The following article comes to us from the New York Times. Pandemics have been a part of human history for as long as there have been humans. There is a green light after the red…

Can City Life Survive Coronavirus?

Cities are epicenters of capital and creativity, designed to be occupied collectively. Pandemics are anti-urban, preying on our human desire for connection.

The empty business district of La Defense in Paris, on Monday.
Credit…Andrea Mantovani for The New York Times
It’s becoming harder by the hour to find the new normal.

We need each other in a crisis like this, but we rightly fear congestion. France and Spain have ordered all cafes and restaurants shut down. In New York, it’s the same, with museums and Broadway theaters on hiatus. Mosques have closed in several countries, churches have canceled masses, and the pope prohibited the public from Holy Week celebrations.

Traditionally, we seek solace in religion, sports, entertainment and in the promise that modern science and societies provide all the tools needed to solve any problem.

particular, urban life. Historians tell us that cities emerged thousands of years ago for economic and industrial reasons — technological leaps produced a surplus of agricultural goods, which meant not everyone had to keep working the land.

Still, cities also grew, less tangibly, out of deeply human social and spiritual needs. The very notion of streets, shared housing and public spaces stemmed from and fostered a kind of collective affirmation, a sense that people are all in this together.

Pandemics prey on this relentlessly. They are anti-urban. They exploit our impulse to congregate. And our response so far — social distancing — not only runs up against our fundamental desires to interact, but also against the way we have built our cities and plazas, subways and skyscrapers. They are all designed to be occupied and animated collectively. For many urban systems to work properly, density is the goal, not the enemy.

Of course, we now have teleconferencing and an abundance of social media and other forms of remote, digital interaction. We had already drifted toward a kind of social distancing by living increasingly on our phones and in virtual communities, bingeing on Netflix.

Alexanderplatz, a large public square in the center of Berlin, on Sunday.
Credit…Emile Ducke for The New York Times 

The technology we consume today increasingly consumes us, for good and ill. It is escalating our anxieties with unending access to information and misinformation alike.
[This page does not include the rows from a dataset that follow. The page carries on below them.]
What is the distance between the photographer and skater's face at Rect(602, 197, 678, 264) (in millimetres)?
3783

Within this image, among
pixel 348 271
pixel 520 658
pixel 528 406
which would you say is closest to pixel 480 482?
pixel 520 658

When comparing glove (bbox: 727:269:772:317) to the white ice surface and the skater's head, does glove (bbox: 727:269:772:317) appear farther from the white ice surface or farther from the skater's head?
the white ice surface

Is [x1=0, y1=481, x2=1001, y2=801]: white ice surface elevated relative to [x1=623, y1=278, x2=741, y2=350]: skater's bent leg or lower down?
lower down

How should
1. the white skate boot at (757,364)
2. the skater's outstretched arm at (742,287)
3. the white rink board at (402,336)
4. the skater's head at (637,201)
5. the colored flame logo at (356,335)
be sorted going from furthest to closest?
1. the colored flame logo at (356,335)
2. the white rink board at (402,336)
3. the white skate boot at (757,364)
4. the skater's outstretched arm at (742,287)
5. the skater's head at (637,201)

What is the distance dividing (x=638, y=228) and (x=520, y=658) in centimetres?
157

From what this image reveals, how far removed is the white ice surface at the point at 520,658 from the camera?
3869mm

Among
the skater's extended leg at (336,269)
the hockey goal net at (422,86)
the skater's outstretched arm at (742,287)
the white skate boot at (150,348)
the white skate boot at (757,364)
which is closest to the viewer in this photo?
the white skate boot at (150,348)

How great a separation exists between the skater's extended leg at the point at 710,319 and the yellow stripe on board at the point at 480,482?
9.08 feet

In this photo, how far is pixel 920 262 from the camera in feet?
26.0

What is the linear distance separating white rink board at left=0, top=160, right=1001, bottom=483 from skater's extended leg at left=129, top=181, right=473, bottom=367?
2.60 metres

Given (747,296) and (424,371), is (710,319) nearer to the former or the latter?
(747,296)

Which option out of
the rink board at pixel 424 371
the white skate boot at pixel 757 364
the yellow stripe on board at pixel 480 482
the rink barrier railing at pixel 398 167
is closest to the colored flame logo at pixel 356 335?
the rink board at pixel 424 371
But technology is also allowing many of us to carry on with certain kinds of businesses and act globally in ways we couldn’t have imagined a generation or two ago.
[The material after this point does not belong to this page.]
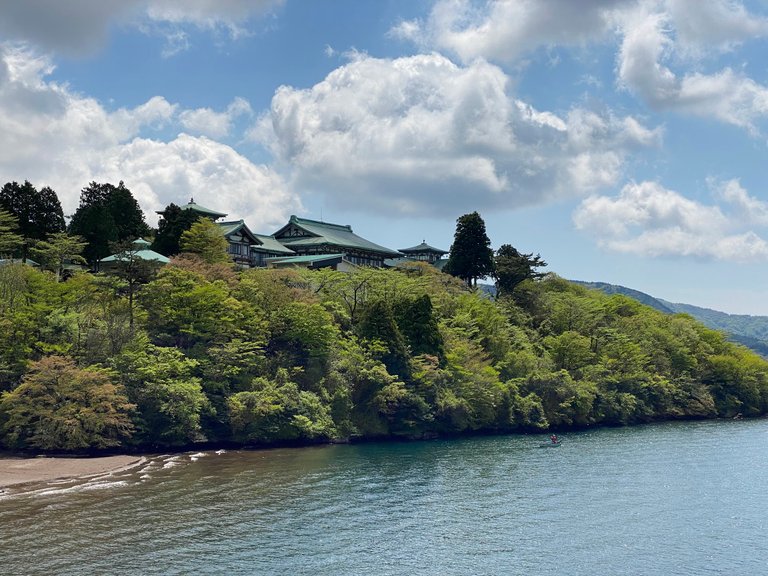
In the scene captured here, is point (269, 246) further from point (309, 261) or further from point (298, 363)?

Even so, we still need one other, not just virtually. Ezra Klein in Vox raised the prospect of social distancing causing a “social recession,” a kind of “collapse in social contact that is particularly hard,” he wrote, “on the populations most vulnerable to isolation and loneliness — older adults and people with disabilities or pre-existing health conditions.”

There is evidence for this. Eric Klinenberg, a sociologist at New York University, wrote a book about a heat wave in Chicago in 1995, during which 739 people died. That event proved lethal among elderly Chicagoans living in poor, segregated neighborhoods that afforded residents little social contact.

But older Chicagoans living in similarly poor, crime-ridden communities who had access to what Mr. Klinenberg calls a robust “social infrastructure” — a network of “sidewalks, stores, public facilities and community organizations that bring people into contact with friends and neighbors” — died at a markedly lower rate.

Now those very forms of social interaction put people at greater risk. That’s one reason affluent New Yorkers with second homes in the countryside have been quitting the city in recent days like medieval characters in Boccaccio’s “Decameron” facing the Black Death.

During the last century, millions of urban-dwelling Americans fled to the suburbs. Cities cleared old neighborhoods and replaced them with giant housing projects in vast empty spaces, arguing that crowded urban slums had become petri dishes for disease.

But people have been moving back into cities even as technology has created myriad new ways of connecting remotely. Cities have become epicenters of new capital and creativity, because proximity breeds serendipity and strength, from which new ideas and opportunities arise.

 

The Great Court in the British Museum in London, on Monday.
Credit…Mary Turner for The New York Times 

Economists have talked about this urban migration in terms of dollars and cents. But the human value of shared space is ultimately incalculable. After 9/11, I visited the Islamic galleries at the Metropolitan Museum, where crowds had gathered. I asked some people there what brought them to the museum. They said they wanted to remind themselves of life and beauty and tolerance, and to seek strength in one another.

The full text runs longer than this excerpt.